The ground was cursed for Adam’s sake, and Eve was promised that her sorrow (or hardships) would be multiplied (see Genesis 3:16–17). The Apostle Paul acknowledged, “There was given to me a thorn in the flesh, . . . to buffet me, lest I should be exalted above measure” (2 Corinthians 12:7). The Lord required Sariah to send her sons back into harm’s way before she found her own conviction of God’s will for her family (see 1 Nephi 5:1–8). Christ’s mission was never intended to prevent hearts from breaking but to heal broken hearts; He came to wipe away our tears, not to ensure that we would never weep (see Revelation 7:17). He clearly promised, “In the world ye shall have tribulation” (John 16:33).
We cannot know the future, but we certainly know this — we will have unforeseen difficulties that take us by surprise. This happens to everyone. While some appear to live a fairly trouble-free life, we cannot know what may be happening in their lives.

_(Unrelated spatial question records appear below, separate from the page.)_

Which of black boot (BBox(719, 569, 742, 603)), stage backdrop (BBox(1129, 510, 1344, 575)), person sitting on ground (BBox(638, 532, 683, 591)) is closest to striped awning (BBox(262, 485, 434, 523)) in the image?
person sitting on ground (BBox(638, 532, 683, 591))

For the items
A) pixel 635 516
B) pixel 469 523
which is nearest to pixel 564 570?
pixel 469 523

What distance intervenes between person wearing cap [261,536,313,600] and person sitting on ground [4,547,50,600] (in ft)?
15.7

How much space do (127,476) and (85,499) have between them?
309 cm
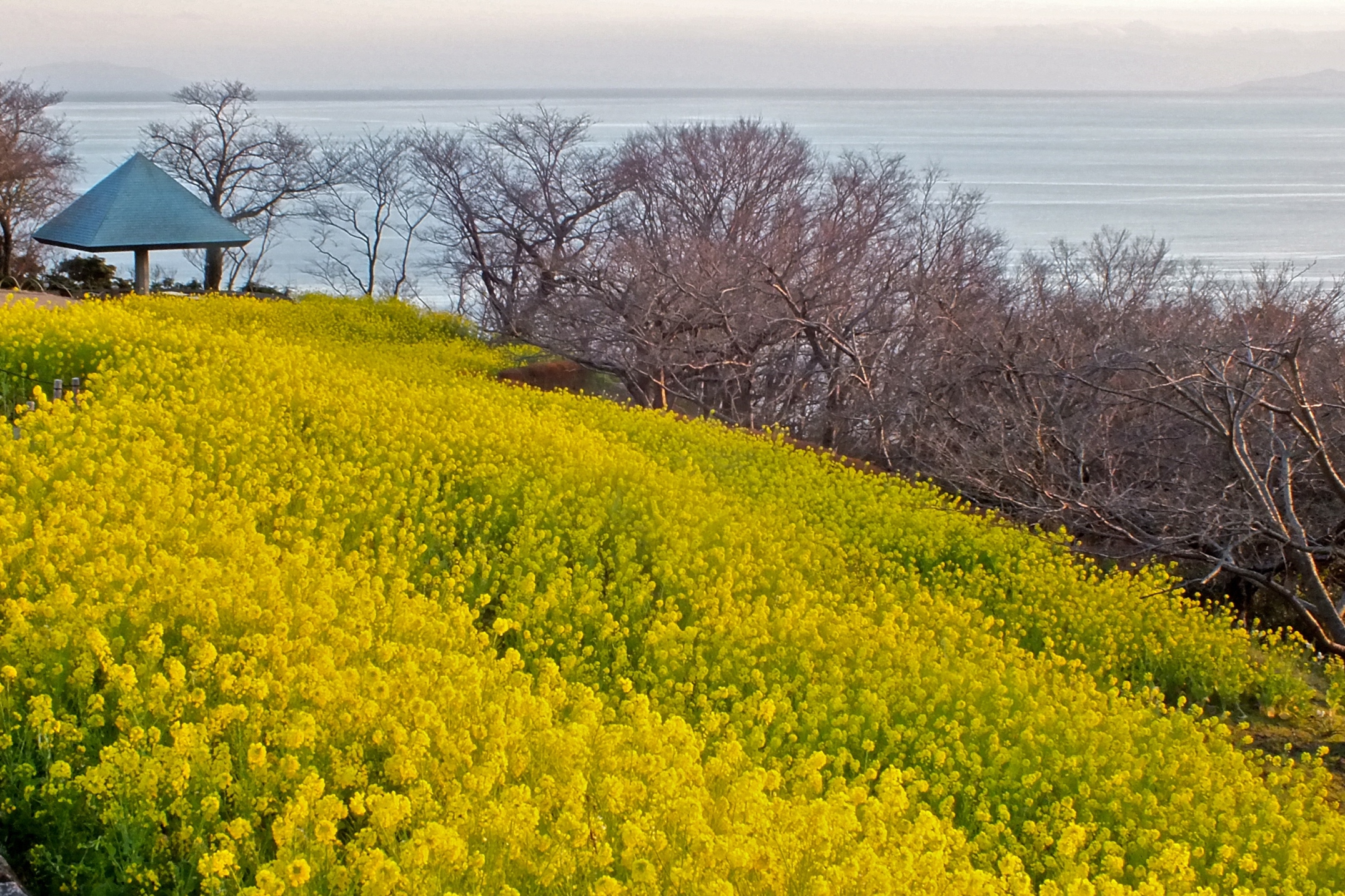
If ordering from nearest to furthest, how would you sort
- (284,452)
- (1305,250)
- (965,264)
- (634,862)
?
(634,862), (284,452), (965,264), (1305,250)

Ludwig Van Beethoven was born in 1770 in Bonn, Germany and died in 1827 in Vienna, Austria. He was one of the most gifted composers in history. He composed nine symphonies, six overtures, thirty-two piano sonatas, nineteen sonatas for strings, seven concertos, one opera, and numerous other works.
It was 1802. He was 32 years old, and miserable. Why? He was losing his hearing. He had tried all the remedies, but it seemed inevitable, and he eventually became totally deaf. He wrote to his brothers, “What a humiliation for me when someone standing next to me heard a flute in the distance and I heard nothing. . . Such incidents drove me almost to despair. A little more of that and I would have ended my life.”
Had Beethoven’s difficulties overcome his passion, the world may have never known the extent of his musical genius.
But what about ordinary people? We may not consider ourselves so gifted, with some unique genius to give the world. When we face challenges, we may have no special passion from which to draw strength. How can we overcome despair?
Jesus Christ came into the world to save sinners (1 Timothy 1:15). What Christians do have is the knowledge of the gospel. Therein is the Christian’s gift to the world (cf. Romans 1:16). In this he has a purpose and strength for living. He has knowledge of the double-cure, greater than a cure for diseases and more consequential than all the medical research of the day.
We do have a strength for living that counter-balances all our unforeseen challenges and disappointments, if we have obeyed the gospel and we are living with sincerity and diligence, with heaven as our primary objective.